Ничего хорошего не вышло, короче. А вышло только плохое - на второй день к стоянке в отсутствие Антона прибрел медведь и напугал Инну. Большой такой, тощий и, кажется, больной. Инна с перепугу и перекинулась. И убежала. Потом еще часа два искал…
Знахарка сказала, что поэтому роды случились такие трудные. Ох, какие трудные. Когда женщина котенка рожает, наверно, ужасно.
Зато Славка - он того стоил.
И вот уже - через порог, больно елозя ребрами и позвонками. Отпусти, зараза! Пусти! Ты чего…Пантера дышит в лицо спиртными парами. Пантера рычит - не дергайся. Пантера бьет. По мозгам. Новой порцией… как у него это выходит?… волна - еще выше и гуще прежних…
Месячного, сонного, теплого отнесли к главе Ингмару - "показать Клану". Клан посмотрел, принял, о чем сделали соответствующую запись и в знак чего надели на тонкую шейку цепочку с амулетом в виде пантеры. Славик во сне приобнял медальон крохотной пухлой ручонкой, причмокнул, а медальон в ответ завибрировал… Только очень тихо и как-то не так. Должен был ведь громко и ясно зазвенеть…
И вот Славик растет, растет, и ощутимый такой тревожный интерес к светлоглазому, в мать, кнопышу. Знакомые и друзья опасливо интересуются - ну как, что там Славик? А Славик вполне себе ничего. Как и полагается, бодро ползает, тянет в рот что ни попадя, агукает, заездил уже маму с папой в самом прямом смысле - заставляет оборачиваться в "кису" и на этой "кисе" долго и со вкусом катается, вцепившись маленькими цепкими пальчиками в усы или уши - что окажется сподручней. На улицах кидается к каждой встречной черной кошке с восторженным криком: "Папа!". Бедные животные шарахаются в ужасе.

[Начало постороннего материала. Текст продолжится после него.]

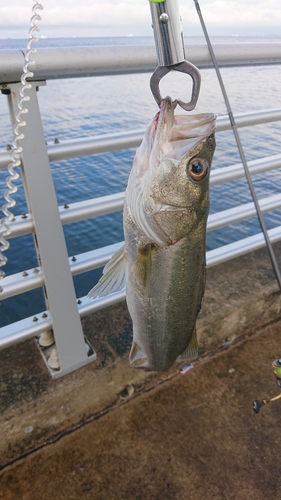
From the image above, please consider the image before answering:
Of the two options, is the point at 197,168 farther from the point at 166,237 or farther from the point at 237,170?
the point at 237,170

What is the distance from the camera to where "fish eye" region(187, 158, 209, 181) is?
1.47 metres

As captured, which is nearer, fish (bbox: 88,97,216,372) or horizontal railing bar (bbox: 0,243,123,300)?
fish (bbox: 88,97,216,372)

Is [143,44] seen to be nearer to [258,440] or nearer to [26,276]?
[26,276]

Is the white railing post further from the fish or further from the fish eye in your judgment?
the fish eye

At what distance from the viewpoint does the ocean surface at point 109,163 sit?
6.70 meters

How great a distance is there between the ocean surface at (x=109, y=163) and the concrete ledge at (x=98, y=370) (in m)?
2.46

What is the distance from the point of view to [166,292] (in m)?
1.74

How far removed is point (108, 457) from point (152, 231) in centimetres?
149

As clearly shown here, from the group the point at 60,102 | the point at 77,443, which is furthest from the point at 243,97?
the point at 77,443

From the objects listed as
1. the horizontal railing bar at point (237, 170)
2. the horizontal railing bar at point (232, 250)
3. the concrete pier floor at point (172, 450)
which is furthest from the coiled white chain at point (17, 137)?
the horizontal railing bar at point (232, 250)

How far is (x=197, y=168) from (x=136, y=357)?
3.39ft

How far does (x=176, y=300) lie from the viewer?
1.75 meters

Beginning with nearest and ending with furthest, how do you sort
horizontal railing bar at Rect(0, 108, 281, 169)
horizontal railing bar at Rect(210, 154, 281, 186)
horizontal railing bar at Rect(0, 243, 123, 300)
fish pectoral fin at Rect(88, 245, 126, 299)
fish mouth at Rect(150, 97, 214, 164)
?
fish mouth at Rect(150, 97, 214, 164)
fish pectoral fin at Rect(88, 245, 126, 299)
horizontal railing bar at Rect(0, 108, 281, 169)
horizontal railing bar at Rect(0, 243, 123, 300)
horizontal railing bar at Rect(210, 154, 281, 186)

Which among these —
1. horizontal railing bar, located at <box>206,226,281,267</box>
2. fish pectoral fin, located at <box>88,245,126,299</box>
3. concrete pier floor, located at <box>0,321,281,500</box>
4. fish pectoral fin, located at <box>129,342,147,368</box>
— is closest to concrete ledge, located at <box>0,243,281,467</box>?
concrete pier floor, located at <box>0,321,281,500</box>
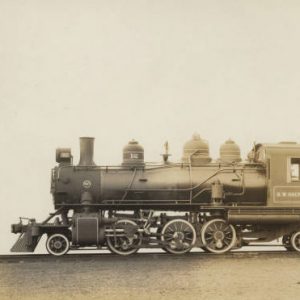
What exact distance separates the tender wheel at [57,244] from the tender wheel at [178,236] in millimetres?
2662

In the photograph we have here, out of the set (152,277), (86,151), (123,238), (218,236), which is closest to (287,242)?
(218,236)

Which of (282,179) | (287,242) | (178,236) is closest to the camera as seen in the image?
(178,236)

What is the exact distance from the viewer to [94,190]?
16.1m

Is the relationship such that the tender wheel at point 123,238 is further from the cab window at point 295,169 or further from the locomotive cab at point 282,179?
the cab window at point 295,169

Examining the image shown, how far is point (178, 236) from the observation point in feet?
51.8

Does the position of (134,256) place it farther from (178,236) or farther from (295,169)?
(295,169)

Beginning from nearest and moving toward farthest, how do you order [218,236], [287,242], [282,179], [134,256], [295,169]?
[134,256]
[218,236]
[282,179]
[295,169]
[287,242]

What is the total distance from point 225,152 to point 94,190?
408cm

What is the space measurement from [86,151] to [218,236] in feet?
14.6

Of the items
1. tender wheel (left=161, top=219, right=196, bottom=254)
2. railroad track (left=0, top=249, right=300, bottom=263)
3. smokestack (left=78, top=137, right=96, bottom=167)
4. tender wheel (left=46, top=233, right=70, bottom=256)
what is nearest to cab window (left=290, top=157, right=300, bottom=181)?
railroad track (left=0, top=249, right=300, bottom=263)

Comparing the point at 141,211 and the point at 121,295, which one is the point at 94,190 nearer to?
the point at 141,211

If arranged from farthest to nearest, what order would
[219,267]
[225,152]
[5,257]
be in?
[225,152], [5,257], [219,267]

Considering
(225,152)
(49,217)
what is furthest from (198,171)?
(49,217)

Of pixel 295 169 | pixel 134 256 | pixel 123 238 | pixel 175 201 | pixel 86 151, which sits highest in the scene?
pixel 86 151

Нет, всё нормально с ребенком… Тем более - однажды Инна приходит на цыпочках, довольная и таинственная, тянет в спальню. На полу мягкие игрушки, машинки, конструктор… среди всего этого деловитого безобразия - тоже сначала принял за игрушку… Пухлый, еще не перелинявший во взрослую шкурку черный котенок. Но не игрушка… Своеобразный рекорд - даже, говорят, Ингмар научился оборачиваться в два. А этому чуть больше полугода…
И это уже далеко за порогом… На лежанке. А он у стола. Он сидит, смотрит в окно. Окно протаяло, теперь в нем - оранжевый вечер, розовые и сиреневые тени, длинные иглы черных веток, шорохи… На столе бутылка. В бутылке пляшет угасающее солнце. А запахов нет. Лесные запахи обрезало стеклом. Остались только полынь сухих метелочек под потолком да мышиный помет…
Мокрый джемпер. Перед глазами - рябь и муть, как с недосыпа. Где-нибудь в ночь перед экзаменом или сдачей отчета. Плывет, плывет и ощущение, что сходишь с ума.
- Что все это…
Он оборачивается. Грустно вздыхает. Опять прикладывается к бутыли.
И снова переворачивает мир.
… И была у Славки инициация. Инициация - что-то вроде первого сентября для дошколят. И страшно, и интересно, и непонятно еще, чего от всей этой затеи ждать. А что эта бодяга на десять лет - это только потом выясняется. Ну, согласно народному творчеству. И вот то же самое выясняется в конце концов и про Инициацию. Сперва получаешь место полноправного члена клана, после попадаешь в лапы к злобному и вечно нетрезвому дрессировщику, а когда думаешь, что всё, наконец-то свободен - выясняются всякие обязательства перед Кланом вроде дежурств, участия в чужих инициациях, присутствия на обрядах… Много чего…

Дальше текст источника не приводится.